MGAE: Masked Autoencoders for Self-Supervised Learning on Graphs
- URL: http://arxiv.org/abs/2201.02534v1
- Date: Fri, 7 Jan 2022 16:48:07 GMT
- Title: MGAE: Masked Autoencoders for Self-Supervised Learning on Graphs
- Authors: Qiaoyu Tan, Ninghao Liu, Xiao Huang, Rui Chen, Soo-Hyun Choi, Xia Hu
- Abstract summary: Masked graph autoencoder (MGAE) framework to perform effective learning on graph structure data.
Taking insights from self-supervised learning, we randomly mask a large proportion of edges and try to reconstruct these missing edges during training.
- Score: 55.66953093401889
- License: http://arxiv.org/licenses/nonexclusive-distrib/1.0/
- Abstract: We introduce a novel masked graph autoencoder (MGAE) framework to perform
effective learning on graph structure data. Taking insights from
self-supervised learning, we randomly mask a large proportion of edges and try
to reconstruct these missing edges during training. MGAE has two core designs.

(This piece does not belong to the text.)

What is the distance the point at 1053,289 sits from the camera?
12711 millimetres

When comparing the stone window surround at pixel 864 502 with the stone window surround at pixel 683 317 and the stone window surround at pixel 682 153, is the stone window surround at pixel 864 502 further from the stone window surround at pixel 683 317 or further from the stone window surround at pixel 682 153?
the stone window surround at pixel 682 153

First, we find that masking a high ratio of the input graph structure, e.g.,
$70\%$, yields a nontrivial and meaningful self-supervisory task that benefits
downstream applications. Second, we employ a graph neural network (GNN) as an
encoder to perform message propagation on the partially-masked graph. To
reconstruct the large number of masked edges, a tailored cross-correlation
decoder is proposed. It could capture the cross-correlation between the head
and tail nodes of anchor edge in multi-granularity. Coupling these two designs
enables MGAE to be trained efficiently and effectively. Extensive experiments
on multiple open datasets (Planetoid and OGB benchmarks) demonstrate that MGAE
generally performs better than state-of-the-art unsupervised learning
competitors on link prediction and node classification.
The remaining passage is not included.